Un régime de remplacement alaouite qui chasserait le clan Assad du pouvoir et qui serait, sans ambiguïté, une étape transitoire vers la démocratie, pourrait être utile pour mettre fin à la violence et ouvrir une voie, mais seulement s’il est clairement limité dans le temps et dans ses ambitions. Les responsables auraient à faire preuve de leur bonne foi – et présenter un calendrier à court terme – vis-à-vis de la population et de l’alliance internationale qui sanctionne et critique aujourd’hui la Syrie. Cela n’est pas impossible. La fin de la violence du gouvernement, un calendrier électoral et l’intégration de dirigeants de l’opposition dans le gouvernement de transition seraient signes de bonnes intentions.
QUEL BÉNÉFICE POUR LES ÉTATS-UNIS ?
La fin du régime Assad rapporterait beaucoup aux États-Unis. Le régime est une dictature sanguinaire qui accueille le Hamas et d’autres groupes terroristes palestiniens. C’est le seul allié arabe de l’Iran, la route des armes pour le Hezbollah et une menace permanente pour la souveraineté du Liban et la paix internationale.
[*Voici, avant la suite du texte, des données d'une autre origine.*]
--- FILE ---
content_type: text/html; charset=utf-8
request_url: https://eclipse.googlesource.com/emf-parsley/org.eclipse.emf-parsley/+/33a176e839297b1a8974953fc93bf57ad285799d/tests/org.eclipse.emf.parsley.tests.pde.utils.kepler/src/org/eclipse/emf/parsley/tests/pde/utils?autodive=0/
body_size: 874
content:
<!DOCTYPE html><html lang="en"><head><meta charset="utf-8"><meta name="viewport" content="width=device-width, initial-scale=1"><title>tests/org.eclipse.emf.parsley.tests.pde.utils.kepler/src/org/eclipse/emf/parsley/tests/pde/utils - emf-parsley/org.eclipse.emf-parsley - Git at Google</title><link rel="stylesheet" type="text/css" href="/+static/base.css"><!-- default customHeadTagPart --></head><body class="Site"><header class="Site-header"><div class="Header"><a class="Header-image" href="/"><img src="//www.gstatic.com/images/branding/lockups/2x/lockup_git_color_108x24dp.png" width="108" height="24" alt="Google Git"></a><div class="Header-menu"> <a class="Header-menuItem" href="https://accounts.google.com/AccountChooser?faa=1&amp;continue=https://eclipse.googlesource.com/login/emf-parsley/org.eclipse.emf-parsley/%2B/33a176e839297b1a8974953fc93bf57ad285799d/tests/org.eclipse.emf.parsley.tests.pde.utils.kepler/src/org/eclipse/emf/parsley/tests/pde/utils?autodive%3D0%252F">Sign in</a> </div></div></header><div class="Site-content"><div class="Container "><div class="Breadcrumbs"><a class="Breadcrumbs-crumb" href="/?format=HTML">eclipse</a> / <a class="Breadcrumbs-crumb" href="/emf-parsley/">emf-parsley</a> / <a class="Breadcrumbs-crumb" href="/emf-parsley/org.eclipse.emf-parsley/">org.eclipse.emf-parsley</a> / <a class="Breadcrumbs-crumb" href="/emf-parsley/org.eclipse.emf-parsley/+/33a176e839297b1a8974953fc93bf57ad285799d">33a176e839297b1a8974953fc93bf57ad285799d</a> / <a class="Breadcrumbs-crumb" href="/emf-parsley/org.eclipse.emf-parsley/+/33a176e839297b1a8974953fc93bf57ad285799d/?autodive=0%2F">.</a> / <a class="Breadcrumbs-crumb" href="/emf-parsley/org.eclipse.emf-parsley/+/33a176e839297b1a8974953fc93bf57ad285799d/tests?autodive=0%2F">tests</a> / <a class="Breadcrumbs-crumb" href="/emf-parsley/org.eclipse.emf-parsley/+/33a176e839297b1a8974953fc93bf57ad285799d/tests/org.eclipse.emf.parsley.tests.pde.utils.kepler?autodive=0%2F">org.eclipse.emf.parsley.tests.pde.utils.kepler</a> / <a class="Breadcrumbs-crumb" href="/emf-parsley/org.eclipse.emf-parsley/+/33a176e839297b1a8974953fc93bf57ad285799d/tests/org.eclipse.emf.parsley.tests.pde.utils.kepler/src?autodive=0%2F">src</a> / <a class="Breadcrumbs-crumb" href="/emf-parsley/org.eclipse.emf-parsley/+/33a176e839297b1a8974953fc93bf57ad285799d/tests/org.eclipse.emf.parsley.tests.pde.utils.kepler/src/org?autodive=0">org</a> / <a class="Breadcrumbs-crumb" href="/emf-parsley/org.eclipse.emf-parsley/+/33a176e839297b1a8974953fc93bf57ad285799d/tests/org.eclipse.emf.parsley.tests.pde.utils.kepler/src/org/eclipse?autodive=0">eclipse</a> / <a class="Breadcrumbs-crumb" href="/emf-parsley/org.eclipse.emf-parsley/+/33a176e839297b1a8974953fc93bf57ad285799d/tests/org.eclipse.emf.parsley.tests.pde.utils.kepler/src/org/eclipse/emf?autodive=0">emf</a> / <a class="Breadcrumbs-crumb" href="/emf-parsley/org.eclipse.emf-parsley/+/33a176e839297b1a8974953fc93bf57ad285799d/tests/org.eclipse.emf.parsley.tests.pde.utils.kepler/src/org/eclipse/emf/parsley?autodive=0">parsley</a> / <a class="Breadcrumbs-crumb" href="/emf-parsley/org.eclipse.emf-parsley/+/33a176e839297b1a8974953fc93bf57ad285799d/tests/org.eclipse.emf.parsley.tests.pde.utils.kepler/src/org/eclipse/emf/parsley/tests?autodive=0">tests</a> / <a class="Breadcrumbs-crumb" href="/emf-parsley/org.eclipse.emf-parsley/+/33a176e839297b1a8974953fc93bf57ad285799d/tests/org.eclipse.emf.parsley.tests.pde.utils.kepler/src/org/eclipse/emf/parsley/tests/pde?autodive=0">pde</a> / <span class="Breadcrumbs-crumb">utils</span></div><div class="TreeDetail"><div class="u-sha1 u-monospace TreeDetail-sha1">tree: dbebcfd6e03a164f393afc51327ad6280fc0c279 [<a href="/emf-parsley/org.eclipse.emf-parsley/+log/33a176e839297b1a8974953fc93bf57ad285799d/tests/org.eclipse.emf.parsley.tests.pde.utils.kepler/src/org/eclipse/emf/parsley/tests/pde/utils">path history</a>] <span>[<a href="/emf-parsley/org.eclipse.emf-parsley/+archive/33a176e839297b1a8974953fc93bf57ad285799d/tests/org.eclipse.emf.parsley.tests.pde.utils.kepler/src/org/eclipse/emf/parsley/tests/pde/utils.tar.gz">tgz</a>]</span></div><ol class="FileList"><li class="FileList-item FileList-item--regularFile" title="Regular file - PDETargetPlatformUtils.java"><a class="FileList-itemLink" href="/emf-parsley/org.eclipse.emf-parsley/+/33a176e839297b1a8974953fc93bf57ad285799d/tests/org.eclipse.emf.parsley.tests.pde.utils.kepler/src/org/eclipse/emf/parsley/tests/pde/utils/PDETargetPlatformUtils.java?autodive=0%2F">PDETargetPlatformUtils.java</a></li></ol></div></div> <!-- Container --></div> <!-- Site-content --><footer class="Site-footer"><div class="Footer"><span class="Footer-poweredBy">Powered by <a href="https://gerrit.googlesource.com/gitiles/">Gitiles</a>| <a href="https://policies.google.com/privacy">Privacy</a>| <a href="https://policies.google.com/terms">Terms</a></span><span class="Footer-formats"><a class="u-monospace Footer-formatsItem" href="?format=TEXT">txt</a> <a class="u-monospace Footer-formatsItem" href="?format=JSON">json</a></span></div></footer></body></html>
De plus, en faisant de son mieux pour aider les Jihadistes qui combattent les Américains en Irak, la Syrie est complice des morts et des blessés au sein de notre armée. La répression de la population par le régime et sa façon de s’accrocher au pouvoir justifient des sanctions efficaces et une diplomatie vigoureuse pour contribuer à y mettre fin et à poser les fondations d’un effort déterminé pour le remplacer par un État démocratique.